>> Start Document passage
By the time we arrived, it was just after 9 AM. Fortunately, we weren’t going to just sit around until the start of the race (2 PM for reference). We had pit passes, and we were going to use them. These passes allowed us to spend most of the morning walking the track and pit road. Once on pit road, the first thing I noticed was the ridiculous amount of tires lying around. In addition, each team had a variety of tools and tech at their pit box: impact wrenches, air compressors, jacks, fuel cans, etc. A quick glance over pit road was enough to get me thinking about all the spectacular engineering that goes into this sport.

Stepping back, I started to look at the track and grandstands. Both are engineering achievements in their own right, but together they make for quite a spectacle. In fact, RIR is a three-quarter mile short track in the shape of a D. This shape brings about some pretty interesting dynamics since only the backstretch is straight. The remainder of the track features banking that varies between 8° and 14°. All of that combines for a pretty solid racing experience that can vary based on the temperature of the track.

Richmond Racing Glory

At about two in afternoon, the engines start to fire up. At that point, I got a really good idea of how powerful one of those cars can be. Simply hearing the engine fire up is enough to make you reach for some earplugs. After a few minutes, the cars leave pit road to follow the pace car. A few laps later, the pace car moves out of the way and the NASCAR officials wave the green flag.

By this point in the day, I was starting to appreciate the track construction a bit more. The progressive banking allows cars on the outside lanes to remain competitive with cars in the inner lanes. It’s a lot of fun to watch the drivers experiment with different grooves on the track as they try to make their way through the pack.

Even impacts are accounted for across the board. Each driver is protected by a HANS device, a roll cage, and the SAFER barrier. All of these technologies come together to provide a safe racing experience for the drivers and their fans. Unfortunately, most of these technologies were born out of necessity due to a few bad accidents.
>> End Document passage
Task: According to the race-day account above, what range of banking does the track have outside its straight backstretch?
>> Start Listing
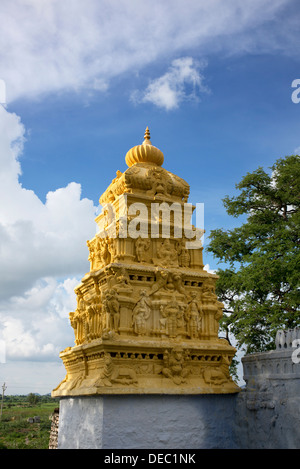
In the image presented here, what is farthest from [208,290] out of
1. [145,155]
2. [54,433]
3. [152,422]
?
[54,433]

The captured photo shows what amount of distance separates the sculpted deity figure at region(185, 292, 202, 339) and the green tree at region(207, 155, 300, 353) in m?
5.84

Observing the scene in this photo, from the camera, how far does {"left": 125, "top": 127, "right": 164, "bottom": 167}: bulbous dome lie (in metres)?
17.5

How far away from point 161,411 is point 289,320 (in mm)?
8817

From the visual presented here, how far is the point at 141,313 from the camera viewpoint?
14031mm

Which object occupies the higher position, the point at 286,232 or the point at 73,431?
the point at 286,232

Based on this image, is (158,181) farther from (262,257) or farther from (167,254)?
(262,257)

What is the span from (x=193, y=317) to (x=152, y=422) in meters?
3.44

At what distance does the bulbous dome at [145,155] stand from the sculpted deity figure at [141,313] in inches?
218

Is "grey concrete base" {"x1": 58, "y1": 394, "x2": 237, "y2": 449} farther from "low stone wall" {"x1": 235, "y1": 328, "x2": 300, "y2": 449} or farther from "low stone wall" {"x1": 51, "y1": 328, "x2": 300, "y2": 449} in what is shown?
"low stone wall" {"x1": 235, "y1": 328, "x2": 300, "y2": 449}

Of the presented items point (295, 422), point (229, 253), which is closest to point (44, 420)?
point (229, 253)

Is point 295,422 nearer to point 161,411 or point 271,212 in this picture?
point 161,411

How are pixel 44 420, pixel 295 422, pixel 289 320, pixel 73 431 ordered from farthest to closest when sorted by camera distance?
pixel 44 420, pixel 289 320, pixel 73 431, pixel 295 422

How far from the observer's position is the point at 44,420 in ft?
150

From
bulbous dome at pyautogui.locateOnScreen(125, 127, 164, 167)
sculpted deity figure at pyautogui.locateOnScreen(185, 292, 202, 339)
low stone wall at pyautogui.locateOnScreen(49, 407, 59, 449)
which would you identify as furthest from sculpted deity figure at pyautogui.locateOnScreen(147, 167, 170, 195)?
low stone wall at pyautogui.locateOnScreen(49, 407, 59, 449)
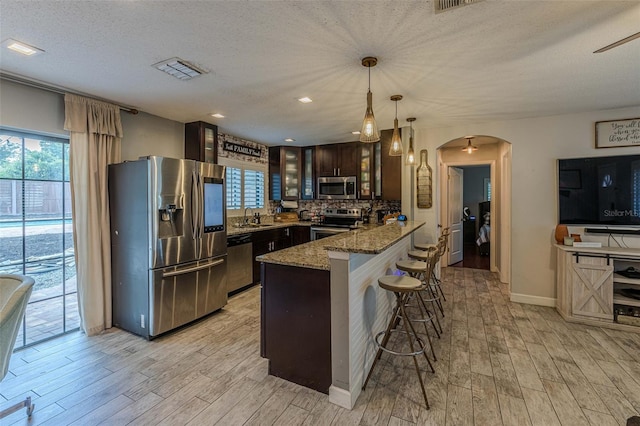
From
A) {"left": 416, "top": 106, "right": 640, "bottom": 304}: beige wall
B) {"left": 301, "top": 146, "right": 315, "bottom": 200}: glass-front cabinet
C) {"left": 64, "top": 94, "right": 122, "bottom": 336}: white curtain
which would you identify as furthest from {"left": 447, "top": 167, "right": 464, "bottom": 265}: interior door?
{"left": 64, "top": 94, "right": 122, "bottom": 336}: white curtain

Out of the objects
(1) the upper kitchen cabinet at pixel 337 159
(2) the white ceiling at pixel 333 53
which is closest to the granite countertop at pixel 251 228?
(1) the upper kitchen cabinet at pixel 337 159

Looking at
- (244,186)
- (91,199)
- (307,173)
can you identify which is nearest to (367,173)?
(307,173)

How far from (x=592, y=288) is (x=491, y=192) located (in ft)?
9.41

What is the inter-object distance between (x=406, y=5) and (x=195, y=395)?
2885 millimetres

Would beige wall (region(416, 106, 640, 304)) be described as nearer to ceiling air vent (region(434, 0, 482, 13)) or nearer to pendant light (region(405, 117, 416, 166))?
pendant light (region(405, 117, 416, 166))

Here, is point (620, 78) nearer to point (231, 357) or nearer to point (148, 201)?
point (231, 357)

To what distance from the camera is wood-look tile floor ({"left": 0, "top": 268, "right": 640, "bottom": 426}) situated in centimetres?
188

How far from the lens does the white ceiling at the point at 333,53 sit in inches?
67.2

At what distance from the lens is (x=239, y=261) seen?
4.17 metres

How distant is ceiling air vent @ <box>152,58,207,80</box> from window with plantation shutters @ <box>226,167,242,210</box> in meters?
2.40

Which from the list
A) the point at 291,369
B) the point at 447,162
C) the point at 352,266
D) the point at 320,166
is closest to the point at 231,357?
the point at 291,369

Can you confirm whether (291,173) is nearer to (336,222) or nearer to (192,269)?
(336,222)

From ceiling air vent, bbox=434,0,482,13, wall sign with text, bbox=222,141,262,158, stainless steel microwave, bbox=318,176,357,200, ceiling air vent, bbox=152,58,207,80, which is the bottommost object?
stainless steel microwave, bbox=318,176,357,200

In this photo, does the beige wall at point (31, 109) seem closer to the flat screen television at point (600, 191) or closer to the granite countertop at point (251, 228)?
the granite countertop at point (251, 228)
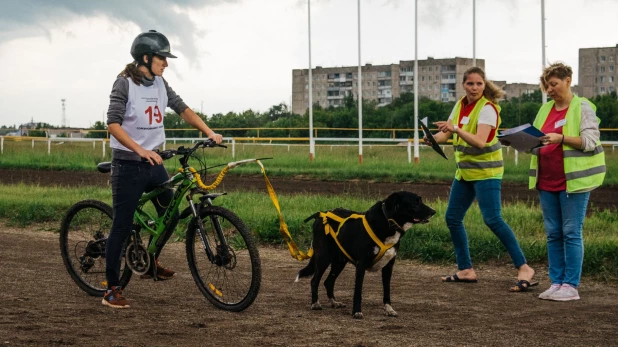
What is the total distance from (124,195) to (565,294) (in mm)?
3701

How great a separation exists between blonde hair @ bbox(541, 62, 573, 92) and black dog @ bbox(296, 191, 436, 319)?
1.87 meters

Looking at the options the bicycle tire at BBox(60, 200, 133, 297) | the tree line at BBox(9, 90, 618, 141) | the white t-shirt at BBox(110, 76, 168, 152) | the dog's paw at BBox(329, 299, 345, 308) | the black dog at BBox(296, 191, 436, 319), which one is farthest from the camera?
the tree line at BBox(9, 90, 618, 141)

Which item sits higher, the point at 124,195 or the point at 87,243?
the point at 124,195

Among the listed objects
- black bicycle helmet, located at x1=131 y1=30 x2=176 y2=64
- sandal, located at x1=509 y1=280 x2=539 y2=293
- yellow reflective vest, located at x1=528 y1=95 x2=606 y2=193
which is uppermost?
black bicycle helmet, located at x1=131 y1=30 x2=176 y2=64

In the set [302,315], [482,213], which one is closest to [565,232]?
[482,213]

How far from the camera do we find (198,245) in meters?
7.49

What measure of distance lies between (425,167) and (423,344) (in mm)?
21993

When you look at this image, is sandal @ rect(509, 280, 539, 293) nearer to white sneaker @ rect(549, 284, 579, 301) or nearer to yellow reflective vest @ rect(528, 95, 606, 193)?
white sneaker @ rect(549, 284, 579, 301)

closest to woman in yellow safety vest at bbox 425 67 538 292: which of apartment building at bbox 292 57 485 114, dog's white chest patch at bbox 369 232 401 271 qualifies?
dog's white chest patch at bbox 369 232 401 271

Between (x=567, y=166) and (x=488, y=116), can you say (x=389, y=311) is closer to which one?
(x=567, y=166)

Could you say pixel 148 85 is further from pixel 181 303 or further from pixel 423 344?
pixel 423 344

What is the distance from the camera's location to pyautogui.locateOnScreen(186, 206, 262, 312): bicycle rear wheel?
715cm

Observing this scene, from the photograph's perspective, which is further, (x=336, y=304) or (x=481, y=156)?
(x=481, y=156)

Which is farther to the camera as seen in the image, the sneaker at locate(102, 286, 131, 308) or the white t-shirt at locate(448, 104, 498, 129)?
the white t-shirt at locate(448, 104, 498, 129)
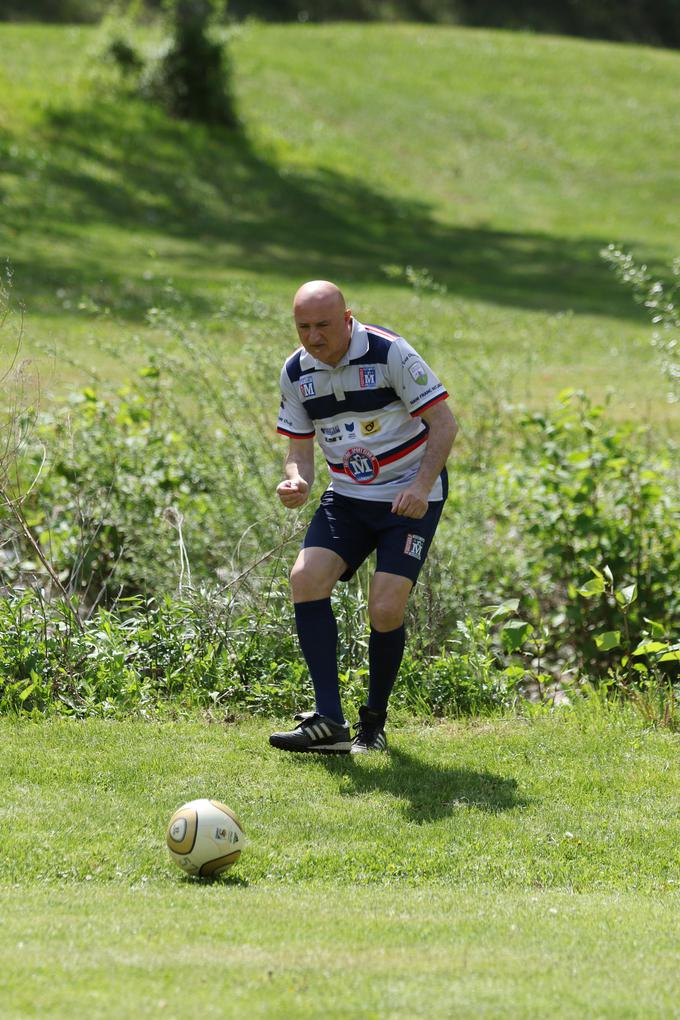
>> End Listing
Finished task: The banking varies between 8° and 14°.